Start of GIVEN DATA

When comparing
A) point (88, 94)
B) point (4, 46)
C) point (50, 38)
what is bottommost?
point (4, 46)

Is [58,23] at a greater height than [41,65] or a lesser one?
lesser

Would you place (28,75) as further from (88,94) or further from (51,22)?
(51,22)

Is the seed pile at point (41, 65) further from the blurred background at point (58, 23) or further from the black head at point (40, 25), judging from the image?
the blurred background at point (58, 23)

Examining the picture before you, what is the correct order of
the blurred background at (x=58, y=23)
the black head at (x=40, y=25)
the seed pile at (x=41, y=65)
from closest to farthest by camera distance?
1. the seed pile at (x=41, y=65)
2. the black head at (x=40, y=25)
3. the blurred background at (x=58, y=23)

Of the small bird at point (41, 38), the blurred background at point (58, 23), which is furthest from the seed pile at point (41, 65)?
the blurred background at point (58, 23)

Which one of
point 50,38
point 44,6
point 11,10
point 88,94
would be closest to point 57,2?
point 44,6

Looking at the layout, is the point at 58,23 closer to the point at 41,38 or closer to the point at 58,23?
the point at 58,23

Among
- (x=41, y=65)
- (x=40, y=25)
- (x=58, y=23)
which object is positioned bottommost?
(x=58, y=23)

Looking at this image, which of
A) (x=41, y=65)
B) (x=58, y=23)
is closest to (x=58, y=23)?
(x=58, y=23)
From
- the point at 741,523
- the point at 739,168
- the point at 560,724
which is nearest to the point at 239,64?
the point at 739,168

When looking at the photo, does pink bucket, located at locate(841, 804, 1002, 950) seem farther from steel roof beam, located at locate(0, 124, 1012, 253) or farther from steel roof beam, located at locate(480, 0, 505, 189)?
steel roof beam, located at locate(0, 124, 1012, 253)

End of GIVEN DATA

Copy all of the data above word for word, keeping every line in the same order.

RESPONSE TO THIS TASK
When comparing
A) point (88, 94)
B) point (4, 46)
C) point (50, 38)
what is bottommost?
point (4, 46)

Is [58,23] at a greater height than [41,65] or a lesser one?
lesser

Would you place (28,75) as further from (88,94) or further from (51,22)?
(51,22)

Is the seed pile at point (41, 65) further from the blurred background at point (58, 23) or further from the black head at point (40, 25), judging from the image?
the blurred background at point (58, 23)

Examining the picture before you, what is the correct order of
the blurred background at (x=58, y=23)
the black head at (x=40, y=25)
the seed pile at (x=41, y=65)
from closest to farthest by camera distance?
1. the seed pile at (x=41, y=65)
2. the black head at (x=40, y=25)
3. the blurred background at (x=58, y=23)

Of the small bird at point (41, 38), the blurred background at point (58, 23), which is furthest from the seed pile at point (41, 65)?
the blurred background at point (58, 23)

Which one of
point 50,38
point 44,6
point 11,10
point 88,94
would be closest to point 57,2?
point 44,6

Looking at the layout, is the point at 58,23 closer to the point at 41,38 or closer to the point at 58,23?
the point at 58,23

Among
- (x=41, y=65)
- (x=40, y=25)
- (x=58, y=23)
which object is positioned bottommost?
(x=58, y=23)

Looking at this image, which of
A) (x=41, y=65)
B) (x=58, y=23)
is closest to (x=58, y=23)?
(x=58, y=23)
From
- the point at 741,523
- the point at 739,168
- the point at 560,724
which is nearest to the point at 239,64?
the point at 739,168

When looking at the photo, does pink bucket, located at locate(841, 804, 1002, 950) seem farther from steel roof beam, located at locate(0, 124, 1012, 253) or farther from steel roof beam, located at locate(480, 0, 505, 189)?
steel roof beam, located at locate(0, 124, 1012, 253)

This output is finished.